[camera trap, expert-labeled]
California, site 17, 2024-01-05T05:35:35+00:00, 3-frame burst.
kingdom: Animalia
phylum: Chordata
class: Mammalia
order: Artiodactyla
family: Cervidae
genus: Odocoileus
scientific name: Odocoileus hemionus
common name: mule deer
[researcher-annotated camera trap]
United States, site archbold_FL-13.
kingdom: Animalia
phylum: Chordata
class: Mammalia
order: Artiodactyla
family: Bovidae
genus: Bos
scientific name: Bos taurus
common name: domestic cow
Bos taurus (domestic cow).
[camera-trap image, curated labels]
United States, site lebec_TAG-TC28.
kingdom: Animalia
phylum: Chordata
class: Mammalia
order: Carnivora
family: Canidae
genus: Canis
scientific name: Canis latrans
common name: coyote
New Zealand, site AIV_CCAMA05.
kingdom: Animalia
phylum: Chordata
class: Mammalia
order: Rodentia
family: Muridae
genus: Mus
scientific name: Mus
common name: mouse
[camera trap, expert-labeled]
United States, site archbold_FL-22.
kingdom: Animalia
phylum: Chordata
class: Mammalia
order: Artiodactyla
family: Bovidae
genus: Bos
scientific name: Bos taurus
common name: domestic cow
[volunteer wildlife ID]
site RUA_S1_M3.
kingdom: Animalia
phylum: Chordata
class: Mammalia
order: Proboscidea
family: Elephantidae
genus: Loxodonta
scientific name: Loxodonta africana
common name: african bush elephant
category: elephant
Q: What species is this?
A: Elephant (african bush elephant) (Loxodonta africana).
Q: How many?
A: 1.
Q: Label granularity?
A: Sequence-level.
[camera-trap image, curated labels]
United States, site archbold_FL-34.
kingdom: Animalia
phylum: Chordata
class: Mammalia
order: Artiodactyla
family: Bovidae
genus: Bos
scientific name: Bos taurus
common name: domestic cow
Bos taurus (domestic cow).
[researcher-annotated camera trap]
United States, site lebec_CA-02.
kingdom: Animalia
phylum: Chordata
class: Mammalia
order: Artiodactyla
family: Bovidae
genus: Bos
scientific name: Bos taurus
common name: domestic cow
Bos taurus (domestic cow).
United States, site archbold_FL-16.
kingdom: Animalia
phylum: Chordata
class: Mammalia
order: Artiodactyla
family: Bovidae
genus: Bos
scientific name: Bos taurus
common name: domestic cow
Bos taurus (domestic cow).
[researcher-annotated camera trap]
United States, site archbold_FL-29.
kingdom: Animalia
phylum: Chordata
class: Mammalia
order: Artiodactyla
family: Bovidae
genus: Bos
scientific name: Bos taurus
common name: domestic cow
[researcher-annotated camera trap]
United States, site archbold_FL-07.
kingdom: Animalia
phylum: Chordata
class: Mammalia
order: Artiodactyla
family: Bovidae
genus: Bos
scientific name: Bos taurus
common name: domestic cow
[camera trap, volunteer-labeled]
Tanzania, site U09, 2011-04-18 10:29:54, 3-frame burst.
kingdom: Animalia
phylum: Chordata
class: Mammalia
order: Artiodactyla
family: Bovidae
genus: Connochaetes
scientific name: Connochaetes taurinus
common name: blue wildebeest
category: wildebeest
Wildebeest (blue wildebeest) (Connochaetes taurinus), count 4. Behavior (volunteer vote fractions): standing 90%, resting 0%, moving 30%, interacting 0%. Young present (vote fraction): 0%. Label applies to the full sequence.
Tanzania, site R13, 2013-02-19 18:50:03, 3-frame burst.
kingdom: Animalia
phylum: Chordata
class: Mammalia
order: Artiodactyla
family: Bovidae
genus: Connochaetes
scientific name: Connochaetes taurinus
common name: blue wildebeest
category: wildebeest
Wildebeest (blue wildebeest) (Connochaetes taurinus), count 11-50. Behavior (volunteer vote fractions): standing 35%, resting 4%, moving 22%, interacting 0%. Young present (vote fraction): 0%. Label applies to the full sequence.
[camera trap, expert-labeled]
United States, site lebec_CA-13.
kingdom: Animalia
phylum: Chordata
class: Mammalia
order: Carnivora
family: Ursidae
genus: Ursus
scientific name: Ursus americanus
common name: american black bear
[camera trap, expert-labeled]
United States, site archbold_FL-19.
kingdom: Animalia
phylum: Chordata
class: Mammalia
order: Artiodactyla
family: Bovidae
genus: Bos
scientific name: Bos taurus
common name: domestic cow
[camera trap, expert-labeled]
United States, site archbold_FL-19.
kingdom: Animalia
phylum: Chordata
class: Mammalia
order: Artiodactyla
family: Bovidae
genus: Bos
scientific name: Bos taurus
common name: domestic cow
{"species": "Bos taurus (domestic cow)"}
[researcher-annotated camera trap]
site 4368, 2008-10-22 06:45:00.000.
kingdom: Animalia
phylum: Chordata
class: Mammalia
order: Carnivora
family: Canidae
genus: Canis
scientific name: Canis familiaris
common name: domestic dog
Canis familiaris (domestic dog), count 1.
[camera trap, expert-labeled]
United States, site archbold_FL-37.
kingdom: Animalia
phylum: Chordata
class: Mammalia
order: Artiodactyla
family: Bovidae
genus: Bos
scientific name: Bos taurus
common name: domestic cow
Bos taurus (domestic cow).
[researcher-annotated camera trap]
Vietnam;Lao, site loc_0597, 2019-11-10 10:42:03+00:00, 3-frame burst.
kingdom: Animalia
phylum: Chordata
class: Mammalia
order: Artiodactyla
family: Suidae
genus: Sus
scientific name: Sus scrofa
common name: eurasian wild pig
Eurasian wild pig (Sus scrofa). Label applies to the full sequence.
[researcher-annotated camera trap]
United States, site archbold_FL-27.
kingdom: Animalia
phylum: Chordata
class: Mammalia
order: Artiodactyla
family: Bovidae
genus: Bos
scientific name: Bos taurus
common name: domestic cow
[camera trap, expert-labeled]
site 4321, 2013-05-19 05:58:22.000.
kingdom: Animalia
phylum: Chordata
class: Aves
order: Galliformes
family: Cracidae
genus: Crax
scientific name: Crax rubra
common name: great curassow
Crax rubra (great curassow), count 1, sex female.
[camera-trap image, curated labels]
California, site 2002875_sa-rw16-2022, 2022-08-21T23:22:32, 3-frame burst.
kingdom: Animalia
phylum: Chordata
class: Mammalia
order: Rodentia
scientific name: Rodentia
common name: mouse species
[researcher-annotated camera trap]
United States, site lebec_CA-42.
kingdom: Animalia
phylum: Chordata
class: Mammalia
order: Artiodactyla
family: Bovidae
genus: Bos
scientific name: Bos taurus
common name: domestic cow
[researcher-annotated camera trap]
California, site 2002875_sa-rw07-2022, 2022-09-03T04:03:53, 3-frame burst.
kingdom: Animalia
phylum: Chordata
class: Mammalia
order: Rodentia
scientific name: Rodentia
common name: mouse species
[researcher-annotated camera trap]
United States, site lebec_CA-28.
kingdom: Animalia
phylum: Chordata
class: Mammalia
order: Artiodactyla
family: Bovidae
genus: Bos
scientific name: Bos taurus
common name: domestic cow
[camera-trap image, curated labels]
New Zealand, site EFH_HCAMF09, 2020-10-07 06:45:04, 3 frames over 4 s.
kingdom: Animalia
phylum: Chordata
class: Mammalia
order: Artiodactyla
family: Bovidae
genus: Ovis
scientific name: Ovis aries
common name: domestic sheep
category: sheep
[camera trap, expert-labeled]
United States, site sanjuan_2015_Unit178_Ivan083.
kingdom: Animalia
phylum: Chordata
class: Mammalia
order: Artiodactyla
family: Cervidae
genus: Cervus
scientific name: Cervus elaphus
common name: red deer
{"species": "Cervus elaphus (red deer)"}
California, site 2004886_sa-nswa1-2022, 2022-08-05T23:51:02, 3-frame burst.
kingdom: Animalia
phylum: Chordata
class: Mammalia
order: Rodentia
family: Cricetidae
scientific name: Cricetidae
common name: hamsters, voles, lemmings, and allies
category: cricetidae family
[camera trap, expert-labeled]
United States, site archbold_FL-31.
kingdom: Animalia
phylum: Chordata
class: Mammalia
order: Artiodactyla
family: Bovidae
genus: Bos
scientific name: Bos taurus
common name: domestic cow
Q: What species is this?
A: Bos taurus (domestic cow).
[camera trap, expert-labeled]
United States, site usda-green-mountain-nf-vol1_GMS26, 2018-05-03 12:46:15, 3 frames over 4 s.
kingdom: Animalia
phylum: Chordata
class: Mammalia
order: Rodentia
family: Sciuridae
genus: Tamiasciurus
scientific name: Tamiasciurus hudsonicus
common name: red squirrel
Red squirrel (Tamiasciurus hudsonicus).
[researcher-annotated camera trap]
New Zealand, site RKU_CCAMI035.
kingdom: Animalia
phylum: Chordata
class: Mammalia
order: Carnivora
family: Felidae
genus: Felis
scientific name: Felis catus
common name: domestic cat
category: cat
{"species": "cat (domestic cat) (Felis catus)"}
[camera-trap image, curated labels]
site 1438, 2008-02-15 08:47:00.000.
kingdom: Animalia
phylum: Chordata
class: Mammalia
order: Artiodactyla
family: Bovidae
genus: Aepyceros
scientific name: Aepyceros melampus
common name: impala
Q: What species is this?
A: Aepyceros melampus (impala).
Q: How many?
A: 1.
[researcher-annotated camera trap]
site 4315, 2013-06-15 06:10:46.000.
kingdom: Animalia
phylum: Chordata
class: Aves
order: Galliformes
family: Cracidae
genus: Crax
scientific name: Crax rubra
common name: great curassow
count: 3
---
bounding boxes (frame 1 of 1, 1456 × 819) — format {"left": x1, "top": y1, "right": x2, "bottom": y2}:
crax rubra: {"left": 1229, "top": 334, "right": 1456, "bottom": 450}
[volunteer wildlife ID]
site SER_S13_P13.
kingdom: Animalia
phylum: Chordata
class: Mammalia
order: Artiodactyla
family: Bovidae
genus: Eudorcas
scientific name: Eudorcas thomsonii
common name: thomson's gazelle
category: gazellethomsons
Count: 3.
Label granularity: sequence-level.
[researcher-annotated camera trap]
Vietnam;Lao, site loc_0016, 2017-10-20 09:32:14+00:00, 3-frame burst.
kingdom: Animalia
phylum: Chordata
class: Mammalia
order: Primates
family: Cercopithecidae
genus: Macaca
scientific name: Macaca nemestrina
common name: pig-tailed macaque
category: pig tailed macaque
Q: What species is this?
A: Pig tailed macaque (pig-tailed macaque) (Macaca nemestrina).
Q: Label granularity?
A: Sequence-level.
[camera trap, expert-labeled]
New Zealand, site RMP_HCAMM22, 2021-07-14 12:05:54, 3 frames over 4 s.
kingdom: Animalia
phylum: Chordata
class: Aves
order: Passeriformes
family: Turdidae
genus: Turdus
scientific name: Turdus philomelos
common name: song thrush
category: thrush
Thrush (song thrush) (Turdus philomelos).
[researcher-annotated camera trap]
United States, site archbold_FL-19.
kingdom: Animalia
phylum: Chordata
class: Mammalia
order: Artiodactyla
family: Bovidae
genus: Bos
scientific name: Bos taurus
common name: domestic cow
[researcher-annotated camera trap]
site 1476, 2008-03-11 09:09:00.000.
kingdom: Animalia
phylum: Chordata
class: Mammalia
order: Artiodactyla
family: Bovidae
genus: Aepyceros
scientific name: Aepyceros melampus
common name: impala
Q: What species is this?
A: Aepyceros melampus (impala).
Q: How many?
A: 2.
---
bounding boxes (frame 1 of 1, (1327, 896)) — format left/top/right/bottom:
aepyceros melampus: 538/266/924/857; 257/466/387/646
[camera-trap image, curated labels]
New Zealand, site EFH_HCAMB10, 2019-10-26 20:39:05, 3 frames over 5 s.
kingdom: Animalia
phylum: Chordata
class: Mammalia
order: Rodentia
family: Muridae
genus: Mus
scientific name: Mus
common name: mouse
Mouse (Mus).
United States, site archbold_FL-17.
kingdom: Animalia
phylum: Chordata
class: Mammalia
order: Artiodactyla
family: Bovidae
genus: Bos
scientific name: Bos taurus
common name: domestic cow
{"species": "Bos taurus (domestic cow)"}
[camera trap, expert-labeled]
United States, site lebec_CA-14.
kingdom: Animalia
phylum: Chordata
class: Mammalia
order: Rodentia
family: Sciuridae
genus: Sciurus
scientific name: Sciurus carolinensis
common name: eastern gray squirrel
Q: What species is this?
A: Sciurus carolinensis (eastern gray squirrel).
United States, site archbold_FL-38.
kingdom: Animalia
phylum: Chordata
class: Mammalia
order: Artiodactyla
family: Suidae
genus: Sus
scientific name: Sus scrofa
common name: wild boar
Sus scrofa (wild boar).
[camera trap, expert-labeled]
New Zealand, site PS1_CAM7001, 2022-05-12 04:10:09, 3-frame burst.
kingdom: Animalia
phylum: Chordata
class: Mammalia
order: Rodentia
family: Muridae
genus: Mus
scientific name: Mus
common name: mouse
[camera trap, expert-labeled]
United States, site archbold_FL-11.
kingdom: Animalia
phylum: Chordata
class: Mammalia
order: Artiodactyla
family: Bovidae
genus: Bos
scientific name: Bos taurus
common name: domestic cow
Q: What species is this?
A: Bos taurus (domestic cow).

=-=-=-=-=

**PROBLEM TO WORK ON**: With "Zealand" as the search word, count the matching lines in the records and give the number alone.

**RESPONSE BELOW**: 6